**Records from a spatial question set:**
● ● ● ●

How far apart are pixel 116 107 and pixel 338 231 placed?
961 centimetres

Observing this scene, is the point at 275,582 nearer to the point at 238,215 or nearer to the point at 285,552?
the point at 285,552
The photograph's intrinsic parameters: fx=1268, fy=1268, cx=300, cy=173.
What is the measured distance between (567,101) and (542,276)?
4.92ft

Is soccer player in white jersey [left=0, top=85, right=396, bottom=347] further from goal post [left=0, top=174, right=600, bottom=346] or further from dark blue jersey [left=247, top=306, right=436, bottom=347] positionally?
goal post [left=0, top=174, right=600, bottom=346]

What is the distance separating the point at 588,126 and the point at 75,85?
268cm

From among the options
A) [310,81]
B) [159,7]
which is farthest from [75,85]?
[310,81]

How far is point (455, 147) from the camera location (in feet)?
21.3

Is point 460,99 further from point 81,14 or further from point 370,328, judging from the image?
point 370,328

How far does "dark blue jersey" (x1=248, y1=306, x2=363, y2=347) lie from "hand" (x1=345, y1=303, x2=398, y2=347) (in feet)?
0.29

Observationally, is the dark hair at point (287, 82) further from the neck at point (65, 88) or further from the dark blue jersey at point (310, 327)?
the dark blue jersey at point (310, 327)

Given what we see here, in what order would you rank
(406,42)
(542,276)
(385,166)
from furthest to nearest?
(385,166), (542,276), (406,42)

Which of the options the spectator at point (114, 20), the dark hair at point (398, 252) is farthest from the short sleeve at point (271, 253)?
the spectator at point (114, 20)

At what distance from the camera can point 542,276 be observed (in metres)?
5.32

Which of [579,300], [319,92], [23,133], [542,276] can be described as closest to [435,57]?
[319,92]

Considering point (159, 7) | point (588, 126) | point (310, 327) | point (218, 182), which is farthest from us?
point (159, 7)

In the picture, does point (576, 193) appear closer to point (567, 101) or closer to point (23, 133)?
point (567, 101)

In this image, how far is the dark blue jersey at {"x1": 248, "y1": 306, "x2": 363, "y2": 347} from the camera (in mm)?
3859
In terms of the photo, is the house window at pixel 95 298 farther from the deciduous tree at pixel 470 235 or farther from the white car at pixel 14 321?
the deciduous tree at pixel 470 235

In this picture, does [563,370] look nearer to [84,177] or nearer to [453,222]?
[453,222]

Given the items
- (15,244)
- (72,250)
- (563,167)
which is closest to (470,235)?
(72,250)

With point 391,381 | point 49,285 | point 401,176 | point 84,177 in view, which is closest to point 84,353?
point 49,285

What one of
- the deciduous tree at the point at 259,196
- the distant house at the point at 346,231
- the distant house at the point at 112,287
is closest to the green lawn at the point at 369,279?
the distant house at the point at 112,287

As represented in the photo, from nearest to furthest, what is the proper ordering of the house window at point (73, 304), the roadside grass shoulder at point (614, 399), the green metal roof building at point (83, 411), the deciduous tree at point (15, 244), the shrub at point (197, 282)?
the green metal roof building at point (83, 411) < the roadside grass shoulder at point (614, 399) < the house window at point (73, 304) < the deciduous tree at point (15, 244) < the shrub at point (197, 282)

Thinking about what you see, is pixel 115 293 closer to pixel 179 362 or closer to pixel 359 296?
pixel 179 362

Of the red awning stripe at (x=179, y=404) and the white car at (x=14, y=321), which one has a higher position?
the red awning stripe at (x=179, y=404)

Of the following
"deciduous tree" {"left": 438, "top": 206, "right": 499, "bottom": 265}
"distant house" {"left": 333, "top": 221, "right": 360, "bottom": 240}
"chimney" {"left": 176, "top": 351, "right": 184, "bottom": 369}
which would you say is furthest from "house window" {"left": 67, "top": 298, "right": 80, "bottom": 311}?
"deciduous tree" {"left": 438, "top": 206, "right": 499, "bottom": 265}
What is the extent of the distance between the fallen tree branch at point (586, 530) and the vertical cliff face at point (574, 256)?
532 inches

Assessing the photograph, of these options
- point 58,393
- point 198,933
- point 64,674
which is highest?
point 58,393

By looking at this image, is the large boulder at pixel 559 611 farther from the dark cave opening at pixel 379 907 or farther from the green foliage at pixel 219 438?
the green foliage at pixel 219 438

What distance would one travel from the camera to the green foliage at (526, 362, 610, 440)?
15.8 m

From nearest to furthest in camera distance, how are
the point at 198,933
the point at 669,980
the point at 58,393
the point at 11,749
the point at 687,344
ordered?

● ● ● ●

**EXERCISE GOAL:**
Please update the records above by replacing "camera" with "viewer" wherever it appears, leaving everything else unchanged.

**TASK OUTPUT:**
How far apart are pixel 116 107 and pixel 338 231 placed?
961 centimetres

Observing this scene, is the point at 275,582 nearer to the point at 238,215 or nearer to the point at 285,552?
the point at 285,552
The photograph's intrinsic parameters: fx=1268, fy=1268, cx=300, cy=173.
What is the measured distance between (567,101) and (542,276)?
4.92ft

Is soccer player in white jersey [left=0, top=85, right=396, bottom=347] further from goal post [left=0, top=174, right=600, bottom=346] or further from dark blue jersey [left=247, top=306, right=436, bottom=347] positionally?
goal post [left=0, top=174, right=600, bottom=346]

What is the distance separating the point at 588,126 and the point at 75,85?
268cm

From among the options
A) [310,81]
B) [159,7]
which is farthest from [75,85]?
[310,81]

How far is point (455, 147) from the viewer location (in feet)?
21.3

Is point 460,99 further from point 81,14 or further from point 370,328, judging from the image?
point 370,328

How far does "dark blue jersey" (x1=248, y1=306, x2=363, y2=347) lie from "hand" (x1=345, y1=303, x2=398, y2=347) (in feet)?
0.29

Observationally, is the dark hair at point (287, 82) further from the neck at point (65, 88) or further from the dark blue jersey at point (310, 327)?
the dark blue jersey at point (310, 327)

Given what we see here, in what order would you rank
(406,42)
(542,276)
(385,166)
from furthest to nearest?
(385,166), (542,276), (406,42)

Which of the options the spectator at point (114, 20), the dark hair at point (398, 252) is farthest from the short sleeve at point (271, 253)?
the spectator at point (114, 20)

At what distance from the viewer can point 542,276 be observed (in metres)?
5.32

Which of [579,300], [319,92], [23,133], [542,276] can be described as closest to [435,57]?
[319,92]

Considering point (159, 7) | point (588, 126) | point (310, 327) | point (218, 182), which is farthest from us?
point (159, 7)

In the picture, does point (576, 193) appear closer to point (567, 101) or closer to point (23, 133)?
point (567, 101)

In this image, how far is the dark blue jersey at {"x1": 248, "y1": 306, "x2": 363, "y2": 347} from the viewer (in mm)?
3859
In terms of the photo, is the house window at pixel 95 298 farther from the deciduous tree at pixel 470 235 or farther from the white car at pixel 14 321?
the deciduous tree at pixel 470 235

In this picture, does [563,370] look nearer to [84,177] or nearer to [453,222]?
[453,222]

Given the items
- (15,244)
- (72,250)
- (563,167)
which is closest to (470,235)?
(72,250)

With point 391,381 | point 49,285 | point 401,176 | point 84,177 in view, which is closest to point 84,353?
point 49,285

What one of
- the deciduous tree at the point at 259,196
- the distant house at the point at 346,231
- the distant house at the point at 112,287
is closest to the green lawn at the point at 369,279?
the distant house at the point at 112,287

As represented in the photo, from nearest to furthest, what is the proper ordering of the house window at point (73, 304), the roadside grass shoulder at point (614, 399), the green metal roof building at point (83, 411), the deciduous tree at point (15, 244), the shrub at point (197, 282)?
the green metal roof building at point (83, 411) < the roadside grass shoulder at point (614, 399) < the house window at point (73, 304) < the deciduous tree at point (15, 244) < the shrub at point (197, 282)

Thinking about what you see, is pixel 115 293 closer to pixel 179 362 or closer to pixel 359 296?
pixel 179 362

Of the red awning stripe at (x=179, y=404) and the white car at (x=14, y=321), which one has a higher position?
the red awning stripe at (x=179, y=404)

Of the following
"deciduous tree" {"left": 438, "top": 206, "right": 499, "bottom": 265}
"distant house" {"left": 333, "top": 221, "right": 360, "bottom": 240}
"chimney" {"left": 176, "top": 351, "right": 184, "bottom": 369}
which would you say is furthest from "house window" {"left": 67, "top": 298, "right": 80, "bottom": 311}?
"deciduous tree" {"left": 438, "top": 206, "right": 499, "bottom": 265}
What is the extent of the distance between the fallen tree branch at point (586, 530) and the vertical cliff face at point (574, 256)?
532 inches

Assessing the photograph, of these options
- point 58,393
- point 198,933
- point 64,674
which is highest?
point 58,393

By looking at this image, is the large boulder at pixel 559 611 farther from the dark cave opening at pixel 379 907 or farther from the green foliage at pixel 219 438?
the green foliage at pixel 219 438

What distance would one travel from the viewer to the green foliage at (526, 362, 610, 440)?
15.8 m

From nearest to furthest in viewer distance, how are
the point at 198,933
the point at 669,980
the point at 58,393
the point at 11,749
the point at 687,344
ordered?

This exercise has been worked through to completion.